Parlare in europeo

La “questione della lingua” in Europa non è mai stata affrontata in maniera seria, anzi, per principio è stata considerata inesistente persino quando la Brexit l’ha riproposta come realtà di fatto. A tal proposito, lo studioso americano Michael E. Jones durante un’intervista ha riportato un sapido aneddoto:

I had this discussion in Germany with friends, there were six of us, the only language we had in common was German. We had to talk German because that was the only language we had in common, and the lady who was the hostess said “Ich bin kein Deutscher, Ich bin Europäer”, I’m not a German I’m a European. And I said to her: ‘Well then tell me how you say ‘Where is the train station in European’. Well, she doesn’t know what to say at that point. You can’t be a European unless you’re a German”.

«Ho avuto una discussione in Germania con degli amici, eravamo in sei, l’unica lingua che avevamo in comune era il tedesco. Dovevamo parlare tedesco perché quella era l’unica lingua che avevamo in comune, e la signora che era anche la padrona di casa mi diceva “Ich bin kein Deutscher, Ich bin Europäer”, non sono tedesca, sono europea. E io le ribattuto: “Allora dimmi come si chiede dov’è la stazione in europeo”. Beh, non sapeva che dire a quel punto. Non puoi essere europeo se non sei un tedesco».

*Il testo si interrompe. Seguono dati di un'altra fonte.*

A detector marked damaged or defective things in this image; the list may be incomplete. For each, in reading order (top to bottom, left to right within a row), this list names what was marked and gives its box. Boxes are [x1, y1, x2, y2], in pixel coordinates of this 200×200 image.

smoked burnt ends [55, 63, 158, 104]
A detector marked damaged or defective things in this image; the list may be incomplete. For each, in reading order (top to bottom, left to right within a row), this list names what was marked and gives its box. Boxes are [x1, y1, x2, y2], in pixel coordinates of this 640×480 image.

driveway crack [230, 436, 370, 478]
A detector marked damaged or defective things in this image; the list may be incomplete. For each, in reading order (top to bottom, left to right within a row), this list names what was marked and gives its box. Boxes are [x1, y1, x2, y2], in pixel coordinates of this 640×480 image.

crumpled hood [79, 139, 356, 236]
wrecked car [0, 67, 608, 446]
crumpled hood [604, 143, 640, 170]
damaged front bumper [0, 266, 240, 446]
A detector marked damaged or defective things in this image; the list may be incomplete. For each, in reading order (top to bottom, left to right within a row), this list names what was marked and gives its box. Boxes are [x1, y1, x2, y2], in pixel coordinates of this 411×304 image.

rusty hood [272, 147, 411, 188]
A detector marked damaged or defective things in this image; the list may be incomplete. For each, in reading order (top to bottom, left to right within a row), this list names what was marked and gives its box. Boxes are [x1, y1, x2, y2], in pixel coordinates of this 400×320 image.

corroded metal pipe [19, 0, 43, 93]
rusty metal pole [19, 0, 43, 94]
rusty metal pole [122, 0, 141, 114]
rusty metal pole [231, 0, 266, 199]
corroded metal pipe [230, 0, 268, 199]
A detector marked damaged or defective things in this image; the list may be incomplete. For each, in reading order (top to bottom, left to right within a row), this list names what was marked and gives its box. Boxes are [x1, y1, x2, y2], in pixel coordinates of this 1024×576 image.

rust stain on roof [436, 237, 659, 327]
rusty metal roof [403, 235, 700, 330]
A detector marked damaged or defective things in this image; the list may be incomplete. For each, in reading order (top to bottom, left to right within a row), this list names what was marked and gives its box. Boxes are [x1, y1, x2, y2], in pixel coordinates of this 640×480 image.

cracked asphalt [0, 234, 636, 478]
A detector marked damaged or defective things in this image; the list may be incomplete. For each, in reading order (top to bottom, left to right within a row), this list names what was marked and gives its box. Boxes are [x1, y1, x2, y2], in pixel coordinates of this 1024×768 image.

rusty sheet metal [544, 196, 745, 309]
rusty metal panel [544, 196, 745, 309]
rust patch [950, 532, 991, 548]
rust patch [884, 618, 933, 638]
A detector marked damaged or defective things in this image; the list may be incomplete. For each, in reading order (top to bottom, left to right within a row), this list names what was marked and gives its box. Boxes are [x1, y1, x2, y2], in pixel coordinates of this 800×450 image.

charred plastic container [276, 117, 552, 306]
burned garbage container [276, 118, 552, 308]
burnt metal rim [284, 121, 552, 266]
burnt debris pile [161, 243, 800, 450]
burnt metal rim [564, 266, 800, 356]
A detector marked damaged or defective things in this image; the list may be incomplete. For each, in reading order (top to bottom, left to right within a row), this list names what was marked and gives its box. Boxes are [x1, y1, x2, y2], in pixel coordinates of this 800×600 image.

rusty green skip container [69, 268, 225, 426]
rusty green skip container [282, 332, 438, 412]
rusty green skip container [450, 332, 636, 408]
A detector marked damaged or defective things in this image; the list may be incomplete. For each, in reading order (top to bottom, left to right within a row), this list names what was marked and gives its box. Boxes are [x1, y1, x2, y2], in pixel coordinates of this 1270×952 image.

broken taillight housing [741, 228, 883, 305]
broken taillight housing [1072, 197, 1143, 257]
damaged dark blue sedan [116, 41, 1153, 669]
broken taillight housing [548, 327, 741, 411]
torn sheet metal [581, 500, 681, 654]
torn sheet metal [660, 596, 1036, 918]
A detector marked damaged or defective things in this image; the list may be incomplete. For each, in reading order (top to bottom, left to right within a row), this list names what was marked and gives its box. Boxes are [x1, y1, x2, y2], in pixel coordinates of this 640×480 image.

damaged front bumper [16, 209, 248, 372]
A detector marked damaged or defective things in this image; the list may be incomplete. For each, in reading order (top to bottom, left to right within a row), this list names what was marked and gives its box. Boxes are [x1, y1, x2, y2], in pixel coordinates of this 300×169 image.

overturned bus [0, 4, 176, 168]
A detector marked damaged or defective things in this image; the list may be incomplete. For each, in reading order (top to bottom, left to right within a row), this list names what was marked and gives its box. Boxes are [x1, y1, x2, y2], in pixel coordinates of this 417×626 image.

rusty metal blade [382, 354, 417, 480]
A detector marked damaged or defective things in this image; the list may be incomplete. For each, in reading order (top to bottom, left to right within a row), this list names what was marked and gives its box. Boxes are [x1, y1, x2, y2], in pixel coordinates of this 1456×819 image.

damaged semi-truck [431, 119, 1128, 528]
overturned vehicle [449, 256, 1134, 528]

Sarebbe bello fare questo esempio nostro, magari condendolo con le caratteristiche della improrogabilità («Come si chiede “Dove sta il cesso” in europeo?»). D’altro canto nemmeno il più sputtanato degli intellettuali “europeisti” si è mai sbilanciato a proporre una qualche soluzione all’assenza di una lingua comune: tutti troppo impegnati a difendere la libera circolazione di merci e persone (= macchine tedesche e ventenni africani), nonché la libera delocalizzazione e compressione dei salari, hanno trasformato in eresia qualsiasi proposta di unificazione che andasse al di là della moneta comune e del libero mercato.

Quando però ci stavamo rassegnando all’idea che un ungherese e un danese avrebbero comunicato per sempre in broken English (col premio di consolazione dell’assenza di orecchie anglofone nel Parlamento Europeo), ecco baluginare un destino ancora peggiore, nella recente campagna pro-europeista “partita dal basso” (cioè pompata a bestia dalla grande stampa) su Twitter.

Alcuni portaborse wannabe hanno infatti lanciato l’hashtag #FBPE come acronimo di #FollowBackProEU, senza neppure controllare che la sigla non fosse già stata adottata da qualcun altro (come la Fédération Belge Entrepreneurs Paysagistes o il Florida Board of Professional Engineers):

Questa iniziativa dimostra come gli europeisti abbiano interiorizzato il griugiume delle istituzioni che adorano, certificando quindi l’esistenza di una sola ed unica lingua possibile per l’Unione: il burocratese.

Il punto viene indirettamente evidenziato anche da Robert Menasse nel suo ultimo romanzo La capitale, quando mette in scena la faida tra il Partito Popolare Europeo (European People’s Party nella denominazione “ufficiale”) e la European Pig Producers, proprio in nome dell’acronimo EPP (perché “non è possibile che ogni volta che si cerchi i Popolari europei su Google compaiano dei maiali”): la discussione ha anche uno strascico in sede ufficiale, con gli europarlamentari che propongono TEPP (con l’aggiunta del “The”) ignorando che in tedesco significhi “stupido”, “sempliciotto”.

A dimostrazione che nemmeno un’interazione fatta solo di UE, EC, PPE, PSE, UEM, ECOFIN, OCSE, OSCE, potrà garantire la “pace eterna”.